= Foundation for New Era Philanthropy =

Ponzi scheme

The Foundation for New Era Philanthropy was a Ponzi scheme that operated from 1989 until its collapse in 1995 after having raised over $500 million from 1100 donors and embezzling $135 million of this. Most of the money was stolen from Christian religious organizations and charities in the Philadelphia, Pennsylvania area. The scheme was publicly discovered by Albert Meyer, an accounting teacher at Spring Arbor College and the auditing firm Coopers & Lybrand working with its client, a local religious college in Los Angeles.

==Origin==
The Foundation was founded by John G. Bennett Jr., a prominent Christian businessman from the Philadelphia area who had previously run a variety of different entities, including some Pennsylvania state drug education centers and a corporate training business.

In 1989, Bennett invited several Christian friends to become "beneficiary donors" in a new organization he was founding. They were told that if they contributed at least $5,000 for three months, he would double it. He explained that he had identified secret donors who would match charitable contributions raised by his friends. So rather than donating $5,000 to charity, a sponsor gave the money to New Era Philanthropy for three months, then he or she could donate $10,000.

His friends obliged by giving him various amounts, which Bennett used to pay his bills. He was able to pay them their doubled funds in January 1990 by tapping a payment made to a consulting business he ran on the side. This was the last "real" income paid to investors. To have funds ready to pay off the climbing number of deposits, he increased the minimum "contribution" to $25,000 and lengthened the minimum waiting period. Different donors were told different things; over time the waiting period grew from six to nine to ten months. The number of anonymous donors, anonymous benefactors, and anonymous philanthropists also varied, though Bennett eventually settled on claiming to have nine of them.

John M. Templeton, Jr., son of John Templeton, Sr., the famous investor and philanthropist, was a friend of Bennett, and people believed that he was one of the anonymous donors. In addition, Prudential Securities was a prominent part of the setup (and became the subject of a $90 million lawsuit accusing them of complicity).

Raw data ::
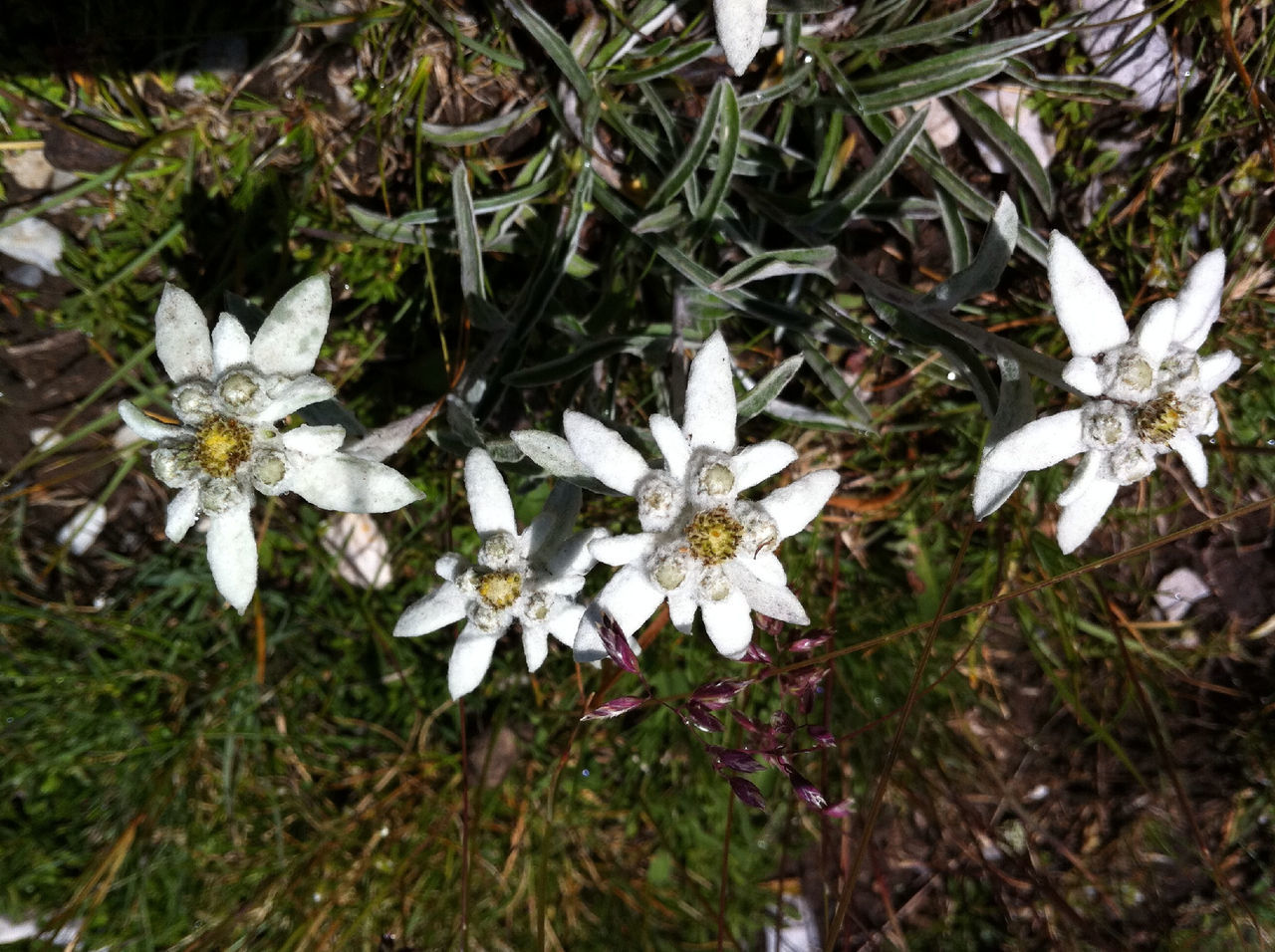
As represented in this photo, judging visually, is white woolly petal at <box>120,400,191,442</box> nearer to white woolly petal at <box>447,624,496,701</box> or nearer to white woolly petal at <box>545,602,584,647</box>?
white woolly petal at <box>447,624,496,701</box>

What you will do ::
a. List every person named in the article on the Foundation for New Era Philanthropy.
b. Using the article on the Foundation for New Era Philanthropy, decide whether each statement agrees with it. Answer yes or no, and quote the words that decide it.
(i) The scheme kept operating until it collapsed in 1995.
(ii) Over time, Bennett lowered the minimum contribution to $5,000.
(iii) Bennett eventually claimed to have nine anonymous donors.
c. Reproduce the passage of the article on the Foundation for New Era Philanthropy that starts with "The Foundation for" and goes on through "corporate training business.".

Answers given ::
a.
- Albert Meyer
- John G. Bennett Jr.
- John M. Templeton, Jr.
- John Templeton, Sr.

b.
(i) Yes: "operated from 1989 until its collapse in 1995"
(ii) No: "to $25,000 and lengthened the minimum waiting period"
(iii) Yes: "Bennett eventually settled on claiming to have nine of them"

c.
The Foundation for New Era Philanthropy was a Ponzi scheme that operated from 1989 until its collapse in 1995 after having raised over $500 million from 1100 donors and embezzling $135 million of this. Most of the money was stolen from Christian religious organizations and charities in the Philadelphia, Pennsylvania area. The scheme was publicly discovered by Albert Meyer, an accounting teacher at Spring Arbor College and the auditing firm Coopers & Lybrand working with its client, a local religious college in Los Angeles.

==Origin==
The Foundation was founded by John G. Bennett Jr., a prominent Christian businessman from the Philadelphia area who had previously run a variety of different entities, including some Pennsylvania state drug education centers and a corporate training business.